Current biometric enrollment is either performed on 1) a tactical biometric collection device (e.g., a CrossMatch SEEKII™ or Cogent Fusion™) or on 2) a generic office workstation with attached biometric collection peripherals as used throughout the Department of Homeland Security (DHS) to vet and enroll personnel in the Homeland Security Presidential Directive 12 (HSPD-12) Personal Identity Verification (PIV) compliant identity card issuance process.
1) Constructed as a single-purpose, single-unit collection device, existing biometric capture devices are bulky, expensive and unwieldy. In order to conform to military hardening standards and to conserve weight, the display screen and user input devices (keyboard and touchpad) are affixed in a traditional workstation layout, but at a substantially reduced size. While typically featuring a touch screen, the interfaces are designed to be used with the presence of a full keyboard and mouse. All user feedback is visually presented through a small display screen yet some biometric capturing requires the screen to not be directly facing the user. As such, the user must split his or her focus between the collection device and the biometric subject, which can be dangerous in high-risk environments.
2) Typically for law enforcement, business and HR purposes, entire workstations are configured to handle the biometric enrollment process. Biometric peripherals are attached, typically via USB, to allow the workstation to collect all necessary biometrics for an enrollment. While the overall interface is similar, the capture process can vary for specific biometric collection devices. Navigating through the enrollment process is manually driven, forcing the user to spend a portion of the time merely clicking “next.” Biometric quality feedback is typically limited to pass/fail rather than a quality gradient to delineate high quality biometrics from acceptable quality biometrics.

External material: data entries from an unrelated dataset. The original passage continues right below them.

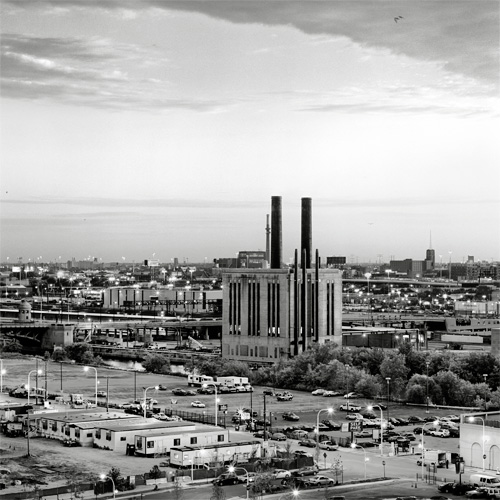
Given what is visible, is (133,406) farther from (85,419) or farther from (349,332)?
(349,332)

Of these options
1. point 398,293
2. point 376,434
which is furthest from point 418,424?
point 398,293

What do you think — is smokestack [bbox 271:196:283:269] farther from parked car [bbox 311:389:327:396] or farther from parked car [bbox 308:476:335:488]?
parked car [bbox 308:476:335:488]

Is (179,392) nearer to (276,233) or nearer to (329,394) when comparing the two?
(329,394)

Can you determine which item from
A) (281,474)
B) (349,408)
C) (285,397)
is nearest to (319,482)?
(281,474)

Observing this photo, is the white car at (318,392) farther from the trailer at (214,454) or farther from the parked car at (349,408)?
the trailer at (214,454)

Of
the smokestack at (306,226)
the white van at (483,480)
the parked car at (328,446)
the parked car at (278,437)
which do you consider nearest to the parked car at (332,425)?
the parked car at (278,437)

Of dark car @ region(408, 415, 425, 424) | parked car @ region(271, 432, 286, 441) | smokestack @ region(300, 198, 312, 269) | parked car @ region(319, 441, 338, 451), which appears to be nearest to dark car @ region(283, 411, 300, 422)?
dark car @ region(408, 415, 425, 424)
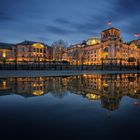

In today's fiscally constrained environment, biometric collection and enrollment remains a growing and burdensome security task for international, national, local and enterprise level organizations. Whether the collection is occurring in a high-risk war theatre setting or in a cooperative, low-risk setting (e.g., a new job applicant enrollment), cost effectiveness, efficiency and ease of use are crucial concerns to ensure proper adoption and use. For high risk environments (e.g., war theatre, border patrol, law enforcement, etc.), modern biometric capturing is typically performed with a relatively high cost and unintuitive device that requires extensive training and encumbrance. Similarly, cooperative biometric capturing tasks, like job applicant enrollment, are performed with costly, anchored workstations that feature archaic interfaces that extend capture time. In both instances, significant costs accrue from, e.g., in-person training, loss of productivity from a lengthy biometric enrollment, large helpdesk support and low end-user acceptance.
Current biometric enrollment systems results in unnecessary accrued costs. Costs accrue through, for example, the following unnecessary requirements:
1) Lengthy enrollment process: lack of automation and outmoded interfaces creates a tedious and unintuitive workflow;
2) Extensive training: hardware and software interfaces are non-standard and require in person training for effective usage. Any significant changes in hardware or software can require re-training;
3) Helpdesk support: with only a priori training, users need to be re-trained on activities if tasks are performed infrequently; and
4) Low user acceptance: difficult to use systems discourage use of biometric-enabled services which reduces ROI of those services.
What is needed is a system that provides intelligent automation of the biometric enrollment process in order to increase efficiency while reducing the training required for effective usage. What is needed is a system that increases worker efficiency and reduces worker training costs by providing an intuitive and user-friendly biometric enrollment process. What is needed is a system that increases biometric enrollment throughput by significantly reducing the length of time needed to perform a full biometric enrollment.